● ПИСЬМЕННОЕ ЗАДАНИЕ:
Пожалуйста, перепишите дословно отрывок из выбранного текста ниже, начиная со слов «И это бывает» и продолжая до слов «в хороший сценарий.» включительно.

● ВЫБРАННЫЙ ТЕКСТ:
▼

М. КУРНИКОВ: Тогда давайте к выводу еще раз. Получается, что если завтра Путин уходит, это не обозначает автоматическое окончание войны.

К. РОГОВ: Да, совершенно так. Опять-таки, о чем мы сейчас говорим? Мы говорим сейчас о политологии, о некоторых политологических исследованиях. Что могут сказать политологические исследования? Они могут говорить: вот такой-то набор случаев мы видели до этого, и там на самом деле есть такой-то набор сценариев. Есть сценарии, что новый лидер приходит и говорит: «Это всё надо остановить. Виноват вот тот идиот. Мы его наказали, всех, кто был рядом с ним, мы сейчас тоже снимем, а мы будем двигаться дальше».

И это бывает успешно. Нет такого закона, что это так не будет. Но, — говорят политологические исследования, — глядите, есть еще такие сценарии, которые частотней на самом деле, и с большей вероятностью вы в них попадете, чем в хороший сценарий.

▲

Извлечённые записи:
▼

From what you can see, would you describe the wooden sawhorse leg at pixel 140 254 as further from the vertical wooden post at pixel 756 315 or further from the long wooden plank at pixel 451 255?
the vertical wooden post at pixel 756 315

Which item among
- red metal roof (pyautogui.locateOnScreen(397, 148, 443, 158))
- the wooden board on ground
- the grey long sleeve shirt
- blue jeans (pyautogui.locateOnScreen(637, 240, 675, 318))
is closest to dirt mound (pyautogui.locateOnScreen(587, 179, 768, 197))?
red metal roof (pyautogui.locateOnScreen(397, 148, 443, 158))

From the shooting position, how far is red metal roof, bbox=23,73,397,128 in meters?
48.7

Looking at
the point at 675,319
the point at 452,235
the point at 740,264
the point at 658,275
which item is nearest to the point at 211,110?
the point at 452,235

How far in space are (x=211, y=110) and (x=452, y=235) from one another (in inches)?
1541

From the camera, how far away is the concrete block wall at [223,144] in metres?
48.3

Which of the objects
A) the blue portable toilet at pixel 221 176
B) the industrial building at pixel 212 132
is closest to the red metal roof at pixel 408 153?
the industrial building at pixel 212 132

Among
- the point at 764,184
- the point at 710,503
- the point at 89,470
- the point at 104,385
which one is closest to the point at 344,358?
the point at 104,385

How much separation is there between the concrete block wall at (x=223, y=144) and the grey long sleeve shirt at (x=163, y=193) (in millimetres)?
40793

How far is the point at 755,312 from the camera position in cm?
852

▲

● РЕШЕНИЕ ЗАДАНИЯ:
И это бывает успешно. Нет такого закона, что это так не будет. Но, — говорят политологические исследования, — глядите, есть еще такие сценарии, которые частотней на самом деле, и с большей вероятностью вы в них попадете, чем в хороший сценарий.